2 ottobre 2002·Italiano·Ticino·Tribunale di appello diritto civile La prima Camera civile·HTML·610 parole·~3 min·2

Riassunto

Sentenza o decisione senza scheda

Testo integrale

Incarto n. 10.2002.00027

Lugano 2 ottobre 2002/rgc

In nome della Repubblica e Cantone del Ticino  

La prima Camera civile del Tribunale d'appello

composta dei giudici:

Epiney-Colombo, presidente, G. A. Bernasconi e Giani

segretario:

Ambrosini, vicecancelliere

sedente per giudicare sull'istanza di delibazione del 23 settembre 2002 presentata da

__________, e __________ (patrocinati dall'avv. __________)
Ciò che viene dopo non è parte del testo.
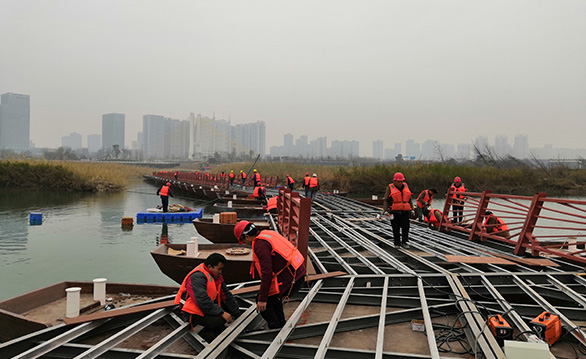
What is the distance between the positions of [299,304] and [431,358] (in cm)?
208

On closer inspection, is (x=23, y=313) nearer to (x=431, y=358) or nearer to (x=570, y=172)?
(x=431, y=358)

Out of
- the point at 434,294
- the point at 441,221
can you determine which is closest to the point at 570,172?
the point at 441,221

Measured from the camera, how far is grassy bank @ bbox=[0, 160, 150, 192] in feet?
125

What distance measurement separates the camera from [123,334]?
4.24 m

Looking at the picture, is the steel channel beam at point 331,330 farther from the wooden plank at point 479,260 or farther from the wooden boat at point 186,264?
the wooden boat at point 186,264

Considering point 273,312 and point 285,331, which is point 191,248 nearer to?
point 273,312

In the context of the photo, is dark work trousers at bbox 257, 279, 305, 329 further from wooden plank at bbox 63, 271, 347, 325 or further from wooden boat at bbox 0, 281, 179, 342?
wooden boat at bbox 0, 281, 179, 342

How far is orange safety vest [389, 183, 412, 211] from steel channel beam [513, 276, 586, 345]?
268cm

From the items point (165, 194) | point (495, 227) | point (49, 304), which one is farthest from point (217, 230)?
point (495, 227)

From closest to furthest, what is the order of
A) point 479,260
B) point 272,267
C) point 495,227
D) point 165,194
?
point 272,267, point 479,260, point 495,227, point 165,194

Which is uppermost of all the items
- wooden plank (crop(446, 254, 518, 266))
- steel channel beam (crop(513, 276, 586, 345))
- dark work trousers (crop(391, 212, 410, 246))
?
dark work trousers (crop(391, 212, 410, 246))

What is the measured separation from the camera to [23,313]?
572 centimetres

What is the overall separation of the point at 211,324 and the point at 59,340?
5.15 feet

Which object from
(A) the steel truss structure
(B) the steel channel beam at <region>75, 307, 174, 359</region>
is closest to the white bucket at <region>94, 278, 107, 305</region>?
(A) the steel truss structure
riguardante la sentenza di divorzio pronunciata tra le parti dal Gerichtspräsidium __________ il 13 maggio 2002;

esaminati gli atti,

posti i seguenti

punti di questione:     1.   Se dev'essere accolta l'istanza di delibazione;

                                         2.   Il giudizio sulle spese e le ripetibili.

Ritenuto

in fatto:                          che con sentenza del 13 maggio 2002 il presidente del Tribunale di __________ (Gerichtspräsidium __________) ha sciolto per divorzio il matrimonio contratto il __________ 1978 da __________ e __________;

                                         che con il dispositivo n. 2 di quella sentenza il giudice ha omologa­to una convenzione sulle conseguenze del divorzio in cui __________ dichiara di cedere all'ex moglie, in liquidazione del regime matrimoniale, la proprietà della particella n. __________ RFD di __________, impegnandosi essa ad assumerne il carico ipotecario (clausola n. 5.1), mentre __________ dichiara di cedere all'ex marito la sua quota di comproprietà (un mezzo) sulla particella n. __________ RFD di __________ (clausola n. 5.2), gli ex coniugi accordandosi un reciproco diritto di prelazione sui rispettivi fondi per 25 anni (clausola n. 5.3);

                                         che __________ e __________ chiedono ora a questa Camera, con istanza del 23 settembre 2002, la delibazione della predetta sentenza nel Cantone Ticino;

                                         che l'istanza congiunta delle parti dispensa dall'indizione del con­traddittorio, sicché nulla osta all'emanazione del giudizio;

e considerando

in diritto:                        che secondo l'art. 510 CPC le sentenze civili pronunciate da tribunali confederati sono riconosciute e dichiarate esecutive nel Cantone Ticino se sono passate in giudicato (lett. a) e se le parti sono state regolarmente citate, rappresentate o giudicate in con­tumacia (lett. c);

                                         che il dispositivo n. 2 con cui il tribunale confederato ha omologato le clausole n. 5.1, 5.2 e 5.3 della convenzione sulle conseguenze del divorzio in merito ai noti trapassi immobiliari è il solo suscettibile di essere eseguito nel Ticino;

                                         che gli altri dispositivi riguardano, in effetti, o la pronuncia del divorzio (trascritta d'ufficio nei relativi registri a cura delle autorità di stato civile: art. 130 n. 4 OSC) o altri accordi d'ordine patrimoniale senza rapporto con il Cantone;

                                         che la sentenza in questione ha acquisito forza di giudicato il

                                         13 maggio 2002, come risulta dal dispositivo n. 5 del giudizio esibito per la delibazione;

                                         che le parti constano essere state regolarmente citate in giudizio, la sentenza omologando per altro la convenzione sulle conseguenze del divorzio da loro presentata al tribunale per l'approvazione;

                                         che sono date, ciò premesso, le condizioni cumulative disposte dall'art. 510 lett. a e c CPC;

                                         che gli oneri dell'attuale procedura vanno solidalmente a carico delle parti (art. 10 LTG) in ragione di metà ciascuno (come tutte le spese correlate alla procedura: clausola n. 12 della convenzione sugli effetti del divorzio);

                                         che non è il caso di attribuire ripetibili, nessuna delle parti potendosi considerare “soccombente” a norma dell'art. 148 cpv. 1 CPC;

vista sulle spese anche la tariffa giudiziaria,

pronuncia:              1.   L'istanza è accolta, nel senso che il dispositivo n. 2 della sentenza emanata fra le parti il 13 maggio 2002 con cui il Gerichtspräsidium __________ ha omologato le clausole n. 5.1, 5.2 e 5.3 della convenzione sulle con­seguenze del divorzio è riconosciuto e dichiarato esecutivo nel Cantone Ticino.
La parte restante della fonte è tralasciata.